## LIST OF TASKS
**A)** Rewrite the stretch of the memoir passage from "I asked my mother" through "a prayer warrior.", replacing "convulsions" with "seizures".
**B)** Extend the memoir passage about the narrator's mother, picking up after its final sentence.

I watched two children fight on my street today. At night. In the thin blur of light that passed through to the veranda where they gathered, I saw the toggle begin slowly and build up to a crescendo; words flew, and then the slaps followed. A mother rushed in to separate the fighting children. She was scolding someone, then another, probably asking her child first why she would behave so uncouth and then to the other child, “Who gave you the audacity to lay a hand on my child!” I remembered my mother at that moment. How she built a cage of a house and locked us in it. How wicked she was to not let growing children explore the freedom of the outside, of neighbours. Then I wonder, if my mother was less strict with us, would she have found us in similar situations growing up? Bloodied noses, black eyes, a child’s lifeless body on the street because she was not good enough as a parent to raise five children. I understand my mother better at this moment. I appreciate her too.
I asked my mother to tell me a little about when I was younger. She said I talked a lot, always with a quick retort, a gossip, or a report. She said I started talking early, a pride on her part, her child will grow to be a great teacher just like her. People who talked early had that gift. But I was a fragile child; I almost died in a fire accident and had way too many of those convulsions, she was always scared. Above all, she said I loved to pray. I could go on for hours and hours at it. I am not sure about the things I said when I prayed, but I remember they made her happy. It pleased me to hear her tell everyone that her daughter was a prayer warrior.

## ENTRIES SHOWN
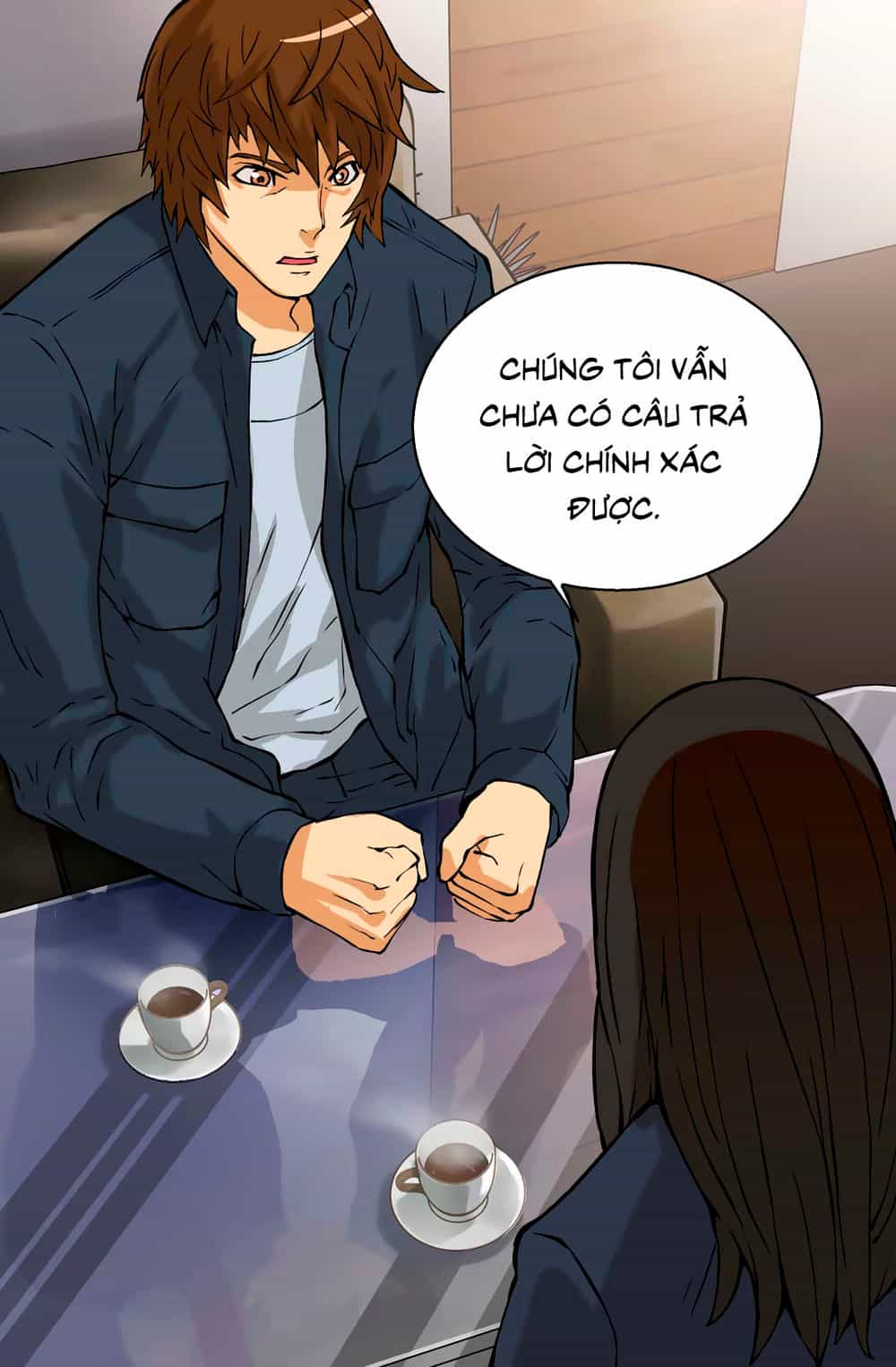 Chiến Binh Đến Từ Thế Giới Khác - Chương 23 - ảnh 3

--

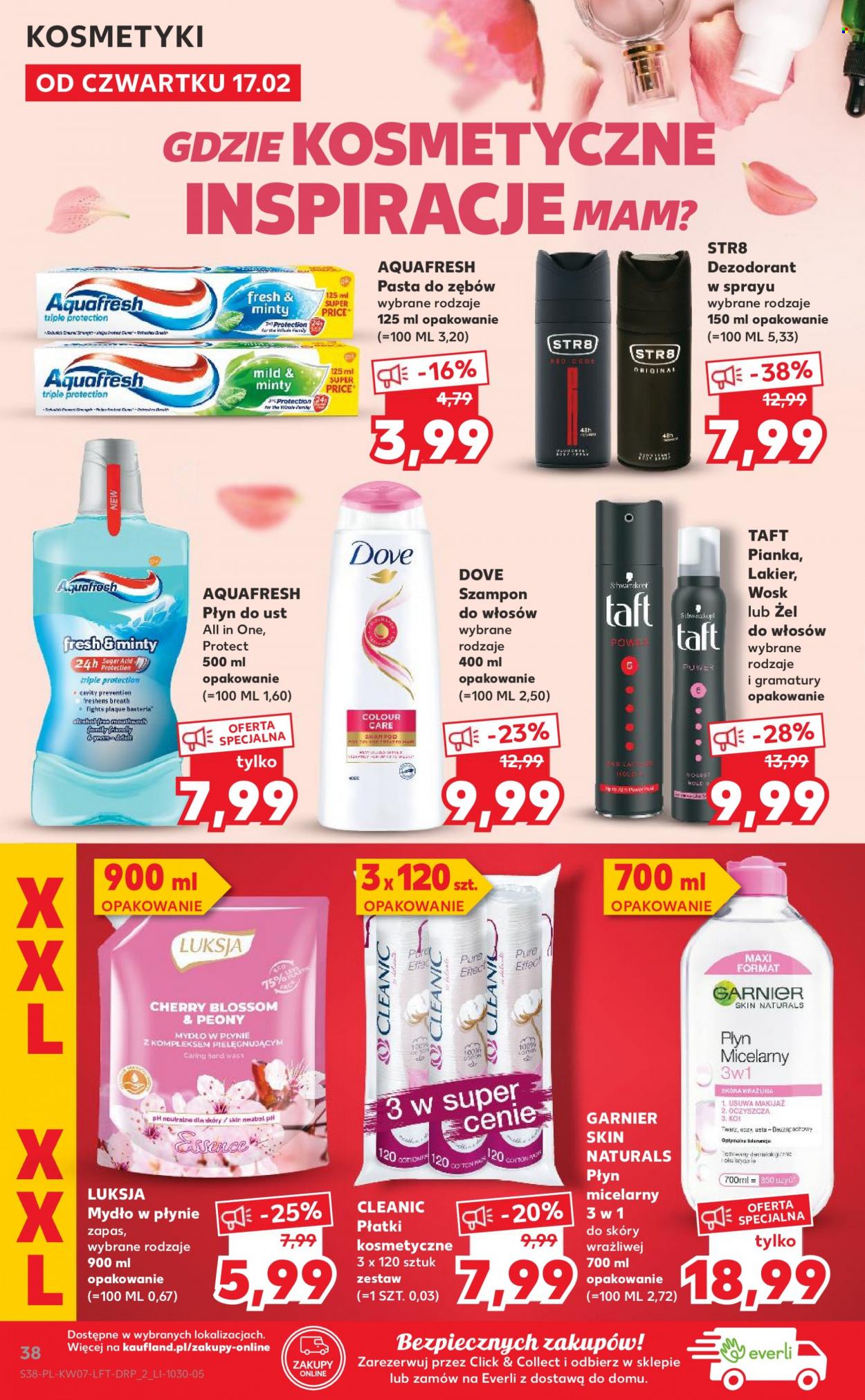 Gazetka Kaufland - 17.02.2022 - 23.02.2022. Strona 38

## ANSWERS
**A)**
I asked my mother to tell me a little about when I was younger. She said I talked a lot, always with a quick retort, a gossip, or a report. She said I started talking early, a pride on her part, her child will grow to be a great teacher just like her. People who talked early had that gift. But I was a fragile child; I almost died in a fire accident and had way too many of those seizures, she was always scared. Above all, she said I loved to pray. I could go on for hours and hours at it. I am not sure about the things I said when I prayed, but I remember they made her happy. It pleased me to hear her tell everyone that her daughter was a prayer warrior.

**B)**
Have I stopped looking for ways to please my mother? Did it even matter to her that I played much of life by rules because I wanted to please her? I wonder now if she’s ever felt that burden, the weight of a daughter to be everything her mother has ever wanted. Maybe she has. Maybe it is why she wears this cloak of strength, for every time she had to rise to expectations and be everything her mother must have taught her a woman must be. I am not the praying, talkative, eloquent daughter my mother was once proud of, so maybe I have failed her.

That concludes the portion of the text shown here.